If content is aggregated using people, then we get a “democratic” version of the web. It filters out the stuff that the community likes best, leaving the more obscure or less liked stuff behind us. But I’m no[t] so sure that the stuff that comes up this way is always the best stuff. If anything, democracy principles to select information, also lead to predictable and similar content. There isn’t room for obscurity or weird stuff. The people that are in such communities will end up selecting only part of what is out there, governed by themselves and the social community they are part of.

This might of course be true – at least in some cases -; what I’m working on is to find some evidence confirming or refuting this claim, focusing rather not on “obscurity and weird stuff”, but on the appearance of competing views.
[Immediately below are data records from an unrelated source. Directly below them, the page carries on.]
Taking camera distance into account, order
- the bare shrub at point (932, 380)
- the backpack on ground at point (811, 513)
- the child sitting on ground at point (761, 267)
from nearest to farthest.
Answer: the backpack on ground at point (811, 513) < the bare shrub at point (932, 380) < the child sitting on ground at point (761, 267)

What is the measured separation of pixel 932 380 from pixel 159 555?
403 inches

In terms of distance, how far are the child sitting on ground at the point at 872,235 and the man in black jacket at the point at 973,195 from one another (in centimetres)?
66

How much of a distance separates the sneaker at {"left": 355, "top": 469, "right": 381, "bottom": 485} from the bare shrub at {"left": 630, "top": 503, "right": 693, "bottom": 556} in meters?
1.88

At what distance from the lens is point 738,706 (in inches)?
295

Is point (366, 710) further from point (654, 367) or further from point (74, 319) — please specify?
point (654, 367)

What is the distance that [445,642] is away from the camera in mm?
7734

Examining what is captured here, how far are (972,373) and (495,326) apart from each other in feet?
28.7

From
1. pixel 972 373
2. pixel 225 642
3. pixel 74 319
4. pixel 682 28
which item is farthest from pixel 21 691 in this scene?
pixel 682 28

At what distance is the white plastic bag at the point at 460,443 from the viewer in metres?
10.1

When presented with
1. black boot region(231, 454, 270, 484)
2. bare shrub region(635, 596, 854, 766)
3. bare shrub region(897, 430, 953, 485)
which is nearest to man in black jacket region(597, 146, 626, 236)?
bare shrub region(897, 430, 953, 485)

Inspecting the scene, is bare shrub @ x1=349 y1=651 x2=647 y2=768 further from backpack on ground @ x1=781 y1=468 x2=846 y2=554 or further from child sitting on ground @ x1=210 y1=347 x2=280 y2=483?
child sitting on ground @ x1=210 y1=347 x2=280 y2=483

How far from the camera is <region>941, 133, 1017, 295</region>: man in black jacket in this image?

Anyhow, in Elsas’ view, aggregated content is becoming just as overwhelming as non-aggregated content; and to make sense of it, we won’t need better filters or meta-aggregators, but inspiration; meaning in this case influential, wise and insightful personal… guidance?; or as he puts it, “storytellers.” Well I’m not exactly sure what he means by this, but he promised to elaborate on the topic later.

[Update: He did.]

In not really related news, The Economist seems now certain that Barack Obama will (or at the very least, should) pick up the presidential nomination of the Democratic party. They are not the only ones; polling firm Rasmussen came to the same conclusion, and just yesterday the campaigns of John McCain and Obama have announced that the two are thinking of holding a series of informal debates in the summer, which strongly suggests that McCain’s staff is also convinced that Obama will pick up the nomination.

I’m sure it will be interesting to see how the patterns change on “my” social news sites once we officially know who the Democratic nominee is.